Start of Provided material
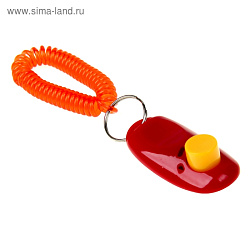 Кликер для дрессировки собак 599509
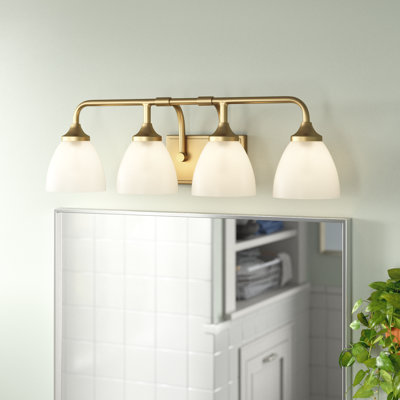 Momsen 4 - Light Dimmable Vanity Light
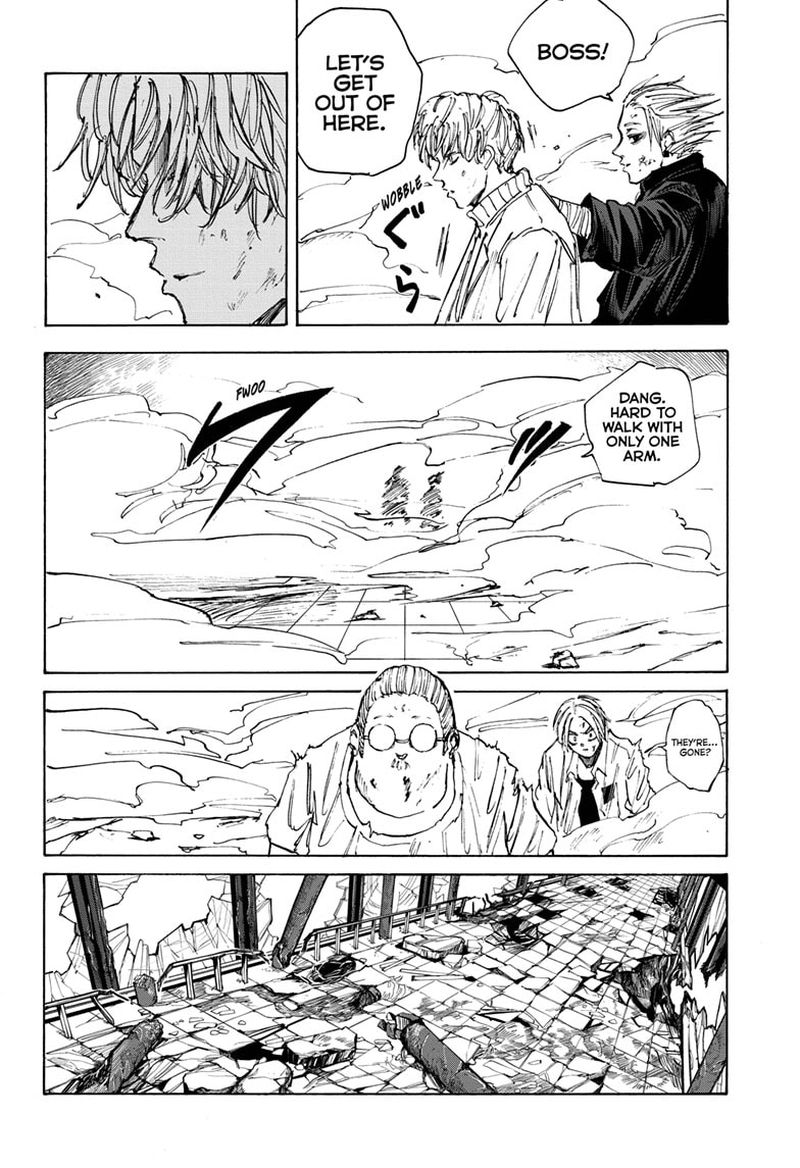 Sakamoto Days Chapter 54 Page 17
End of Provided material
### Goal of the exercise
Please copy out the whole listing exactly, minus its pictures.

### Finished task
 Кликер для дрессировки собак 599509
 Momsen 4 - Light Dimmable Vanity Light
 Sakamoto Days Chapter 54 Page 17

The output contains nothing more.